(Data listing)

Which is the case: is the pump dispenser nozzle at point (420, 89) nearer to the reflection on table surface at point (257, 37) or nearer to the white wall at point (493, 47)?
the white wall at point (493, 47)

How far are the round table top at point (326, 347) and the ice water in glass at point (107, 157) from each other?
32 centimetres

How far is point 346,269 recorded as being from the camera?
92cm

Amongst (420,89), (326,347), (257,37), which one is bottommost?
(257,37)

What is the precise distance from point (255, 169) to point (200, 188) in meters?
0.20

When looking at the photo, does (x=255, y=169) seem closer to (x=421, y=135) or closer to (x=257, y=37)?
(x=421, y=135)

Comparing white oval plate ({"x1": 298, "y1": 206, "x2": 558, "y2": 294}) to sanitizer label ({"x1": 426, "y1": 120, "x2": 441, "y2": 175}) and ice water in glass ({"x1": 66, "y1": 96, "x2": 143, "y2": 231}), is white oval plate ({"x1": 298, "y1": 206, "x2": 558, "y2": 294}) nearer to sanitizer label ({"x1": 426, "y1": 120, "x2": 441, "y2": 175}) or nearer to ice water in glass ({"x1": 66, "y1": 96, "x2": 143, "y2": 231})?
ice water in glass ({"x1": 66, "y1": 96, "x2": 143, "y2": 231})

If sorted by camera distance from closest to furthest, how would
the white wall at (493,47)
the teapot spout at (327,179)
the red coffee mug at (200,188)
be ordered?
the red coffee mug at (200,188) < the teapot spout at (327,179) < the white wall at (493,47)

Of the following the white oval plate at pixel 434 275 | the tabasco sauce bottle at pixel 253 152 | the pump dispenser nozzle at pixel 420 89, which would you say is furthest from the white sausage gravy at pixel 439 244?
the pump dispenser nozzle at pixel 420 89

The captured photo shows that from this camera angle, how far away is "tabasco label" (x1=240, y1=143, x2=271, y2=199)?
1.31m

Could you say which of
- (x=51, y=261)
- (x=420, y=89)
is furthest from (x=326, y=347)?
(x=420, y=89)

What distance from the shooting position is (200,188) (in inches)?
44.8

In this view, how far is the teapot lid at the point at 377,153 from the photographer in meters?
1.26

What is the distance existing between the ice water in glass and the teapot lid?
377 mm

...

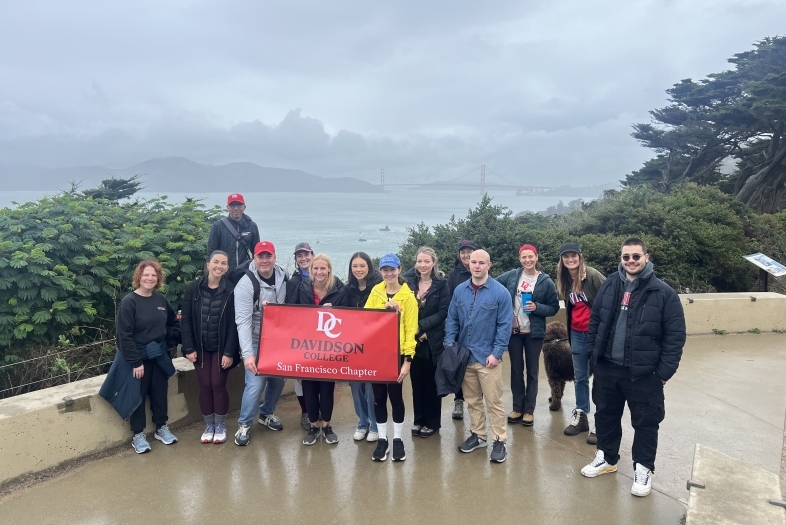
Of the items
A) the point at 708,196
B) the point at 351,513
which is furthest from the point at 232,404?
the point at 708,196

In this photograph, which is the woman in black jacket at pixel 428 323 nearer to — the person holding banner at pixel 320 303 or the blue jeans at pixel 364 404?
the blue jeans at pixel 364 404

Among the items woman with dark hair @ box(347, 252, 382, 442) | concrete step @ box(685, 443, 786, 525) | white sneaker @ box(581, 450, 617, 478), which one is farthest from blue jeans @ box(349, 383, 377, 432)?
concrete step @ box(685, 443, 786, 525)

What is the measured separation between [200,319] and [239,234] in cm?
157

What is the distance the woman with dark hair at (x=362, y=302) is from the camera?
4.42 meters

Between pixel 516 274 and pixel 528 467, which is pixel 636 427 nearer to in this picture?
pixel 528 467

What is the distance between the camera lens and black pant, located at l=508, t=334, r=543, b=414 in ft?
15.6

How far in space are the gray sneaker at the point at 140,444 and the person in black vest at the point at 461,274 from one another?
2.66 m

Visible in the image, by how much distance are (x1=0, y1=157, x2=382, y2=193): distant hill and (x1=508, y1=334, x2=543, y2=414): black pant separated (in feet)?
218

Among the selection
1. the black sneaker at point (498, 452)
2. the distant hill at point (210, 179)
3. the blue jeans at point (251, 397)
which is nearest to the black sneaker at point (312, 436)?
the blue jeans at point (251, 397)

- Directions for this task
Count the lines of the items above that contain the string "label", with case counting. Reply with the number alone.

- Problem solution
2